Open questions and caveats
- How far does “alignment” go? DeepMind show improved structure, but full human-level vision includes aspects such as simulation of future states, imagination, embodied sensorimotor loops, memory of past experience, purposeful attention selection. These remain largely unaddressed in standard vision models.
- Embodiment & active perception: Humans don’t just passively look; we explore, interact, anticipate. Vision is tightly coupled with action (grasping, locomotion, social interaction). Will models ever integrate that sufficiently?
- Conceptual richness: Humans group categories not just by shape or colour, but function, causal relations, intentions, context. Can vision models extend beyond surface similarity to causal and functional similarity?
- Dataset and bias issues: Human judgments (e.g., odd-one-out) still come from limited tasks; synthetic datasets (like AligNet) approximate human judgments, but may miss cultural, experiential, individual variation.
- Interpretability & transparency: Even if embedding maps become human-like, are the internal mechanisms understandable? What does it mean for a model to “see like a human”?
- The gap in “understanding”: Some researchers argue that no matter how good embeddings become, machines still lack “common sense” or “grounded experience” that humans bring (see for example criticisms of large language models).
- Robustness and failure modes: Alignment reduces some failures, but does it eliminate brittle behaviour under adversarial or radically new environments?
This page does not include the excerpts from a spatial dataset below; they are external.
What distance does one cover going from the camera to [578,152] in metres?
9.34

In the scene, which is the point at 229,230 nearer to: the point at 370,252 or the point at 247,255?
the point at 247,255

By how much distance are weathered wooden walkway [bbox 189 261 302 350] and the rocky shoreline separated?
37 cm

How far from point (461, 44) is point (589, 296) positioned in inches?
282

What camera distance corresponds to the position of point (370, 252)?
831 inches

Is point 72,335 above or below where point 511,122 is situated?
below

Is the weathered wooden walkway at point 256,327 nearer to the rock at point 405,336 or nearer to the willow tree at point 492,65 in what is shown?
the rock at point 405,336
The real world remains messier than benchmark sets.
Conclusion
In conclusion:
Yes—AI vision models are advancing toward seeing more like humans do. The work by DeepMind shows a meaningful path: aligning internal representations with human conceptual structure leads to better agreement with human judgments and better generalisation. But no, we cannot yet say that AI “sees the world like humans” in the full rich sense of human perception, conceptualisation, and embodied experience.
For now, the situation is:
- machines see in their own way, largely driven by visual features, statistics, embeddings;
- humans see via richly structured, context-laden, embodied, hierarchical conceptual maps;
- by aligning the former toward the latter, we narrow the gap and improve utility—but the full gap remains.
From a practical viewpoint, this means AI vision systems are becoming more trustworthy, more integrated with human conceptual frames, and more robust. From a philosophical viewpoint, it raises rich questions about the nature of “seeing,” “understanding,” and the human-machine divide.
For you (and for anyone thinking about “can AI see like humans?”) the takeaway is: focus not just on “can the AI identify objects?” but on how its representations relate to human conceptual structure, how it handles novelty, context, purpose, and whether it can engage with active, embodied perception.